-- EXERCISE PASSAGE --
Page history last edited by reem.elsherif@mail.mcgill.ca 4 years, 2 months ago

Muzammal, Bushra (2016). Breastfeeding experiences of immigrant mothers of low-birth weight babies living in Montreal, Quebec. McGill Family Medicine Studies Online, 11: e03. 

 

Download Thesis here

 

Abstract

Context and Purpose: The present study explores the breastfeeding experiences of non-Canadian-born mothers who come from countries where breastfeeding is the usual way to feed new-born babies, and who have given birth to low birth weight babies. It more particularly examines the challenges faced by these women with respect to breastfeeding and to getting support for breastfeeding from doctors and nurses in hospitals and primary health care units in Montreal.

 

Methodology: The methodological framework of the current study was based on a qualitative ethnographic approach. According to a purposeful sampling strategy, participants where non-Canadian mothers from countries where breastfeeding was the usual practice to feed babies (n=9), and who had given birth in three Montreal hospitals (Quebec, Canada) over the period of six months prior fieldwork. Data source was face-to-face, semi-structured interviews with participants, and thematic analysis of transcribed verbatim from interviews was performed to address the research question.

 

Results: The results suggested that immigrant mothers who come from traditional breastfeeding cultures and give birth to low-birth-weight babies have difficulties accessing proper prenatal care and support for breastfeeding in Montreal. Their healthcare and breastfeeding challenges may be attributed to: (i) language barriers; (ii) the low education level and socio-economic status of the immigrant mothers; and (iii) a lack of understanding on the part of Canadian health professionals and community workers of the healthcare and breastfeeding support needs of immigrant mothers.

 

Conclusion: This research suggests that there is a need for health services to develop strategies aiming at educating health professionals to better enable them to address the breastfeeding support needs of immigrant mothers of low-birth-weight babies. It also supports the need to provide these women with sources of information and support on breastfeeding in a Canadian cultural context.

Saved data entries
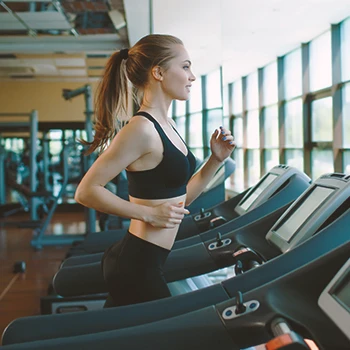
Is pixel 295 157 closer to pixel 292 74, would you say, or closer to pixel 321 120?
pixel 321 120

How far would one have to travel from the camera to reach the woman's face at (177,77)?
4.90 ft

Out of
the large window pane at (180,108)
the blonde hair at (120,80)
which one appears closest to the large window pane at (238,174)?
the large window pane at (180,108)

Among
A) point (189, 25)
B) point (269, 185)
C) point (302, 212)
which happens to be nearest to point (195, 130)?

-- TASK TO CARRY OUT --
According to the breastfeeding study abstract, what may account for the immigrant mothers' healthcare and breastfeeding challenges in Montreal? Rely only on the abstract; the data plays no part in any of this.

-- RESPONSE TO THIS EXERCISE --
The abstract attributes these challenges to language barriers and to the mothers' low education level and socio-economic status. It also cites a lack of understanding by Canadian health professionals and community workers of the healthcare and breastfeeding support needs of immigrant mothers.